Instructions to follow →
Establish how many lines in the records below include the word "nucleus"; respond with that number only.

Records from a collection
........
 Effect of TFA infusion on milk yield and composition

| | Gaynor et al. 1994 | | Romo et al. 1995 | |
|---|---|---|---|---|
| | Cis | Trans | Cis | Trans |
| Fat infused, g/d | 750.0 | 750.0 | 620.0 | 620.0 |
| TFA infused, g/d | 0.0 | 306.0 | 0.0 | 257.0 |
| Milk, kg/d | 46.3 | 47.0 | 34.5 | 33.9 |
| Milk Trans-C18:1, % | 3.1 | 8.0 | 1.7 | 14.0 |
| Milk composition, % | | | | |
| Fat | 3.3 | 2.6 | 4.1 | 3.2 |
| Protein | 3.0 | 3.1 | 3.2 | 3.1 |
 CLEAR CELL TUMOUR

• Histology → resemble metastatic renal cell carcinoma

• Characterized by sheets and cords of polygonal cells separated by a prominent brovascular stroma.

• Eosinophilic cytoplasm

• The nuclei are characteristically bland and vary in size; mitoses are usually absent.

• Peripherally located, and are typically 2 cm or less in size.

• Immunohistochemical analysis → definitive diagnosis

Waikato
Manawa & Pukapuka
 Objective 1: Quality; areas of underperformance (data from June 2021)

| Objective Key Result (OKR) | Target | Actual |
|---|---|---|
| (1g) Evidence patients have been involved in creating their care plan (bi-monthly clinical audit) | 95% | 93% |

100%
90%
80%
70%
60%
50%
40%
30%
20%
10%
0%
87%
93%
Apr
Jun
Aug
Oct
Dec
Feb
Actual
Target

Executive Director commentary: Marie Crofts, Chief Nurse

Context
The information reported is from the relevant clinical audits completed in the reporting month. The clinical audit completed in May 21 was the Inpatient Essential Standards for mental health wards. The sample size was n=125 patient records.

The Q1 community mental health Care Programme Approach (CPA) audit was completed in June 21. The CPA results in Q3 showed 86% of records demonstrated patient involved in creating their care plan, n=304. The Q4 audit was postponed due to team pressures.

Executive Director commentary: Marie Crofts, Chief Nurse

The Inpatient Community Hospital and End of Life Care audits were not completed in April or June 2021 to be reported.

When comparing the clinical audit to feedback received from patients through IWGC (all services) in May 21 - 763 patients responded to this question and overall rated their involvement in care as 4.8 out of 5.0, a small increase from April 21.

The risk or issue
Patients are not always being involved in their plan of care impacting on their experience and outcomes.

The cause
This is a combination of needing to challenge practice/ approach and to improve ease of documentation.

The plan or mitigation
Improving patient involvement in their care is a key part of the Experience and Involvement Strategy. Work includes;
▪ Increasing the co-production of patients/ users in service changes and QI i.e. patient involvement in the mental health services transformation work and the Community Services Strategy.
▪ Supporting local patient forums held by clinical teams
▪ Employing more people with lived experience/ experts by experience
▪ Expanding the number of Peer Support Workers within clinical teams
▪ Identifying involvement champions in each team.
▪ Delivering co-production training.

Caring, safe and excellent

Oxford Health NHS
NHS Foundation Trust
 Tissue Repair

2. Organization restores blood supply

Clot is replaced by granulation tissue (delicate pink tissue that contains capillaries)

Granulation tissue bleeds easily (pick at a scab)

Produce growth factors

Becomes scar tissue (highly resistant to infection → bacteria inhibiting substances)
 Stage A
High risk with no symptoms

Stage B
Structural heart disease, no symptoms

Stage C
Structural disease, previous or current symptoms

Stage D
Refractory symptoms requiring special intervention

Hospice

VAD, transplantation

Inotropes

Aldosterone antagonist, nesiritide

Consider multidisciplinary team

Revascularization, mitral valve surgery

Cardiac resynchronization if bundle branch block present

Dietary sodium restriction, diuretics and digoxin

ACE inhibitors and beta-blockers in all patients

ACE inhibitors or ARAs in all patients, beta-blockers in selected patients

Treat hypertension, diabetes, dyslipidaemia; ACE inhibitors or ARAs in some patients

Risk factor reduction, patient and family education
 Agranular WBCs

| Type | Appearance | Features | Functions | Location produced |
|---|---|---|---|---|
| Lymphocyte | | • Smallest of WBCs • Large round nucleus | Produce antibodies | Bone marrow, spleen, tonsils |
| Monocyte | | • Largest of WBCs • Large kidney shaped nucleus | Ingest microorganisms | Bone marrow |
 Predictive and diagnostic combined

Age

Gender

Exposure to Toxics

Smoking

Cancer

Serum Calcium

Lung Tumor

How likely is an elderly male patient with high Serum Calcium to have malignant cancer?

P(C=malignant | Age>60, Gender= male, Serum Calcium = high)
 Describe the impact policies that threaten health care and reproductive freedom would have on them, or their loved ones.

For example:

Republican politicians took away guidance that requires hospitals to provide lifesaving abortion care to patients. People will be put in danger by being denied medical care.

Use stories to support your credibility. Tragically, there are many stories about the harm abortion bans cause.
........
Task response →
2